--- Start SUPPLIED MATERIAL ---

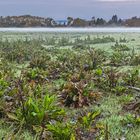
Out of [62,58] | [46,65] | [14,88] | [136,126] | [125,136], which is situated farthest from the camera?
[62,58]

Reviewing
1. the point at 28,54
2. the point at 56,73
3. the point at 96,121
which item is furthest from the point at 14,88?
the point at 28,54

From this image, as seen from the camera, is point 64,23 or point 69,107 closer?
point 69,107

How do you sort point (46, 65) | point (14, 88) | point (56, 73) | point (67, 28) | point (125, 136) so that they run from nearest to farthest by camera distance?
1. point (125, 136)
2. point (14, 88)
3. point (56, 73)
4. point (46, 65)
5. point (67, 28)

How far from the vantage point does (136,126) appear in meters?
7.30

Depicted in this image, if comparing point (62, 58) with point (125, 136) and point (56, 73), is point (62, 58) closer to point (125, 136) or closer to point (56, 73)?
point (56, 73)

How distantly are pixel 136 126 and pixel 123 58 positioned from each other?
9515 millimetres

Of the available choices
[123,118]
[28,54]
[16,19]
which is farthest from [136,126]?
[16,19]

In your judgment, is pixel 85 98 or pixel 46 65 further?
pixel 46 65

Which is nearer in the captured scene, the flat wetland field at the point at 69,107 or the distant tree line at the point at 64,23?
the flat wetland field at the point at 69,107

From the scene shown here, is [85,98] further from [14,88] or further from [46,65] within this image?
[46,65]

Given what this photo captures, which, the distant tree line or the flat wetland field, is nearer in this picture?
the flat wetland field

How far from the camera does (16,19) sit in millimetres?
59875

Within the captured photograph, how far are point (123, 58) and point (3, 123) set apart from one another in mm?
9818

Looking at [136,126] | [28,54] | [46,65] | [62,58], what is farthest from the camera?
[28,54]
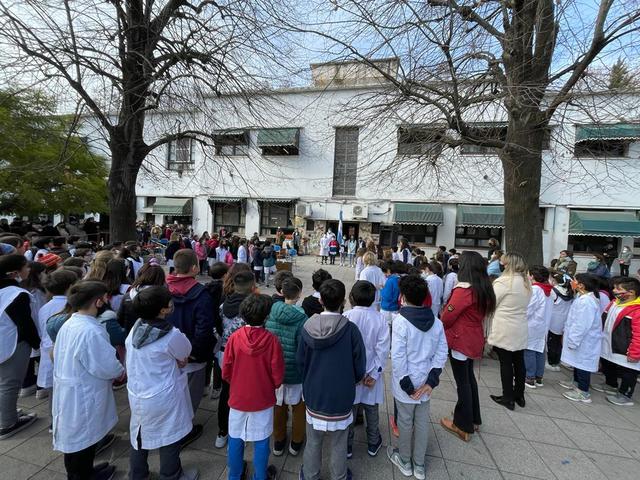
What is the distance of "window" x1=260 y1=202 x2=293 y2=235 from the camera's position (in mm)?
18562

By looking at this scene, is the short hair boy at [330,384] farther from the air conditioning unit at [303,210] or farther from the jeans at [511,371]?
the air conditioning unit at [303,210]

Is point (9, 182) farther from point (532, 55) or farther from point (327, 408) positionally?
point (532, 55)

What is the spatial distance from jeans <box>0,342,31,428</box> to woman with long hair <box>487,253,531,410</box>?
4.89 m

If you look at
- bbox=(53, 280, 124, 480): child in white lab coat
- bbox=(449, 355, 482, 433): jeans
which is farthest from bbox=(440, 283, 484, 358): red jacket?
bbox=(53, 280, 124, 480): child in white lab coat

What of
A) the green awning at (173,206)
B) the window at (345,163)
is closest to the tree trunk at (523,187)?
the window at (345,163)

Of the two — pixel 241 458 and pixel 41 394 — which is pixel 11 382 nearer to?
pixel 41 394

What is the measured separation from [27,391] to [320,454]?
140 inches

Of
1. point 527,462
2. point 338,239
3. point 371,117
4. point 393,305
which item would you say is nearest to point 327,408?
point 527,462

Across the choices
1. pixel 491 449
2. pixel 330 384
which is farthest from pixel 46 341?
pixel 491 449

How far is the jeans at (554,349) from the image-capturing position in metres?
4.73

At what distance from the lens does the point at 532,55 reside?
4.74 m

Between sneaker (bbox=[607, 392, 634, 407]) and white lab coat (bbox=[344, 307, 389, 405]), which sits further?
sneaker (bbox=[607, 392, 634, 407])

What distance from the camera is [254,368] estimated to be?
2.02 metres

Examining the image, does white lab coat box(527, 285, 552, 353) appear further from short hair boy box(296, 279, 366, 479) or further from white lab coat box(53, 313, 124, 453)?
white lab coat box(53, 313, 124, 453)
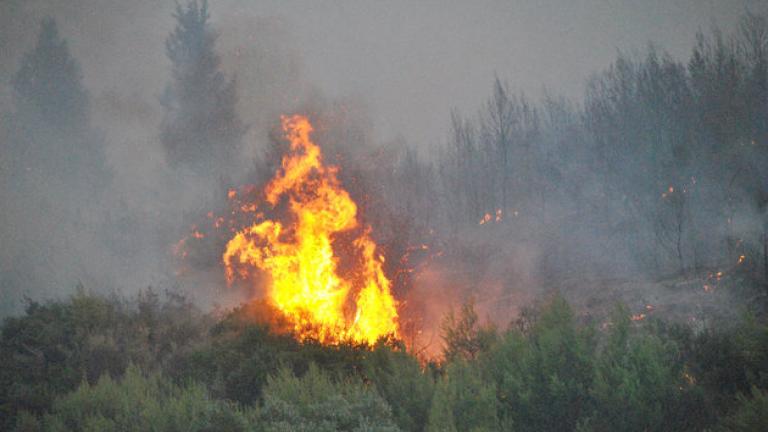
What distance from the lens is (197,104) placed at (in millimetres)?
30562

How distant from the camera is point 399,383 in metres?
6.93

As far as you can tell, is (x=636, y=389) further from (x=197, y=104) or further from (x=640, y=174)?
(x=197, y=104)

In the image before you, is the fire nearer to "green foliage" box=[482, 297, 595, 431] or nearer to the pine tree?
"green foliage" box=[482, 297, 595, 431]

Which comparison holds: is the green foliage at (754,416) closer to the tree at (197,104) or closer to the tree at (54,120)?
the tree at (197,104)

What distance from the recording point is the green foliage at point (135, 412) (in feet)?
17.9

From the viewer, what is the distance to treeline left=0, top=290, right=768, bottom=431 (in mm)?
5852

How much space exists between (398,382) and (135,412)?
3109 mm

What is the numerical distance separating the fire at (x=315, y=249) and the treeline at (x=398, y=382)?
330cm

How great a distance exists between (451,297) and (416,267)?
2190mm

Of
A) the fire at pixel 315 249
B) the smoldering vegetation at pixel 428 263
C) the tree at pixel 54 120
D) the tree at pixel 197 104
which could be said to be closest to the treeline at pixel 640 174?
the smoldering vegetation at pixel 428 263

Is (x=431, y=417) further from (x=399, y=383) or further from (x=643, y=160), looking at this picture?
(x=643, y=160)

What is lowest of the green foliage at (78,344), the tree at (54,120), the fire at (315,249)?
the green foliage at (78,344)

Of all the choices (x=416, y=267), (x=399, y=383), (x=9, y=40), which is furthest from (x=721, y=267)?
(x=9, y=40)

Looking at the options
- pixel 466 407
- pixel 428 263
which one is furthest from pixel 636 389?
pixel 428 263
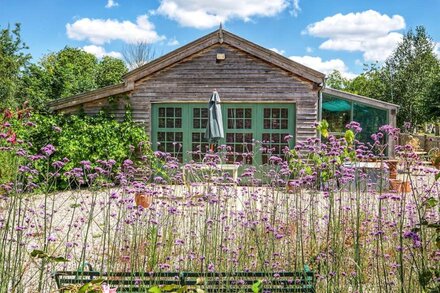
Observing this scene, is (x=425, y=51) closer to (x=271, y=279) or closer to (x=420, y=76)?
(x=420, y=76)

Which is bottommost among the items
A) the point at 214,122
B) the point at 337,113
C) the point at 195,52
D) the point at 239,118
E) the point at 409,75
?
the point at 214,122

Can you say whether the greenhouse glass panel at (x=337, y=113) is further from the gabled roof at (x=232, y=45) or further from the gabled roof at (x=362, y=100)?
the gabled roof at (x=232, y=45)

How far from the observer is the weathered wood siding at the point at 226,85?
36.7ft

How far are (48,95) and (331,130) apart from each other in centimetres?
1165

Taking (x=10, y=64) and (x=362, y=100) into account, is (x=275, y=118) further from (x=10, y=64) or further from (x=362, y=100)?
(x=10, y=64)

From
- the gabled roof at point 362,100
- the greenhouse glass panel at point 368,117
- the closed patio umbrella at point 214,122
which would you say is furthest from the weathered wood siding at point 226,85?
the greenhouse glass panel at point 368,117

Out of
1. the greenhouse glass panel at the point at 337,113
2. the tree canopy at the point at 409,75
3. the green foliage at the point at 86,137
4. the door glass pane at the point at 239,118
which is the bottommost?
the green foliage at the point at 86,137

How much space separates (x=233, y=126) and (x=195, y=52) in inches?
83.2

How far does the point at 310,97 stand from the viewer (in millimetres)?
11148

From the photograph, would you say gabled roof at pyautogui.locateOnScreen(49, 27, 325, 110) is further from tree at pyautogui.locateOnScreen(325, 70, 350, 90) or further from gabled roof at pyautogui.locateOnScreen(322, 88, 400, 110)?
tree at pyautogui.locateOnScreen(325, 70, 350, 90)

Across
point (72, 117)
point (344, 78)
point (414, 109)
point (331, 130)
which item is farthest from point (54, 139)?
point (344, 78)

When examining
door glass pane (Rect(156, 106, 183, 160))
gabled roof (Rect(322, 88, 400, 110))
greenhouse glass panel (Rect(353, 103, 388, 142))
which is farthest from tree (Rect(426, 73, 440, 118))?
door glass pane (Rect(156, 106, 183, 160))

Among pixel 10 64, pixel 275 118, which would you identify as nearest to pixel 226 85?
pixel 275 118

--- End SUPPLIED MATERIAL ---

TASK TO CARRY OUT.
Reproduce the records above from the line containing "How much space separates" through the end of the records, switching "farthest" to "furthest" and leaving everything else unchanged.

ANSWER FOR THE TASK.
How much space separates (x=233, y=126) and (x=195, y=52) in inches?
83.2

How far does the point at 310,97 stand from the viewer (in millimetres)?
11148

From the photograph, would you say gabled roof at pyautogui.locateOnScreen(49, 27, 325, 110) is further from tree at pyautogui.locateOnScreen(325, 70, 350, 90) or further from gabled roof at pyautogui.locateOnScreen(322, 88, 400, 110)?
tree at pyautogui.locateOnScreen(325, 70, 350, 90)

Across
point (72, 117)
point (344, 78)
point (414, 109)
point (331, 130)
which item is furthest from point (54, 139)?
point (344, 78)

When examining
door glass pane (Rect(156, 106, 183, 160))
gabled roof (Rect(322, 88, 400, 110))
greenhouse glass panel (Rect(353, 103, 388, 142))
which is furthest from tree (Rect(426, 73, 440, 118))?
door glass pane (Rect(156, 106, 183, 160))

Among pixel 10 64, pixel 275 118, which would you identify as nearest to pixel 226 85?
pixel 275 118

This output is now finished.